## Start SUPPLIED RECORDS

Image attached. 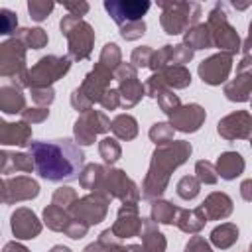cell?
Segmentation results:
<instances>
[{
	"label": "cell",
	"instance_id": "cell-1",
	"mask_svg": "<svg viewBox=\"0 0 252 252\" xmlns=\"http://www.w3.org/2000/svg\"><path fill=\"white\" fill-rule=\"evenodd\" d=\"M30 152L33 156L35 169L43 179L71 181L79 177L85 156L73 140L63 138L51 142H32Z\"/></svg>",
	"mask_w": 252,
	"mask_h": 252
},
{
	"label": "cell",
	"instance_id": "cell-2",
	"mask_svg": "<svg viewBox=\"0 0 252 252\" xmlns=\"http://www.w3.org/2000/svg\"><path fill=\"white\" fill-rule=\"evenodd\" d=\"M104 8L112 14L114 22H118V24H120V20H122V12H128V14H130V20H132V18H140V16L150 8V4H148V2H142V4H134V2H130V4L106 2V4H104Z\"/></svg>",
	"mask_w": 252,
	"mask_h": 252
},
{
	"label": "cell",
	"instance_id": "cell-3",
	"mask_svg": "<svg viewBox=\"0 0 252 252\" xmlns=\"http://www.w3.org/2000/svg\"><path fill=\"white\" fill-rule=\"evenodd\" d=\"M242 189H244V199L250 201V199H252V181H246V183L242 185Z\"/></svg>",
	"mask_w": 252,
	"mask_h": 252
}]
</instances>
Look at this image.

## End SUPPLIED RECORDS

▸ GIVEN REQUEST:
Pick out and copy every line of the data above that contains the string "evenodd". Case counts.

▸ TASK OUTPUT:
	"mask_svg": "<svg viewBox=\"0 0 252 252\" xmlns=\"http://www.w3.org/2000/svg\"><path fill=\"white\" fill-rule=\"evenodd\" d=\"M30 152L33 156L35 169L43 179L71 181L79 177L85 156L73 140L63 138L51 142H32Z\"/></svg>",
	"mask_svg": "<svg viewBox=\"0 0 252 252\" xmlns=\"http://www.w3.org/2000/svg\"><path fill=\"white\" fill-rule=\"evenodd\" d=\"M104 8L112 14L114 22H118V24H120V20H122V12H128V14H130V20H132V18H140V16L150 8V4H148V2H142V4H134V2H130V4L106 2V4H104Z\"/></svg>",
	"mask_svg": "<svg viewBox=\"0 0 252 252\" xmlns=\"http://www.w3.org/2000/svg\"><path fill=\"white\" fill-rule=\"evenodd\" d=\"M242 189H244V199L250 201V199H252V181H246V183L242 185Z\"/></svg>",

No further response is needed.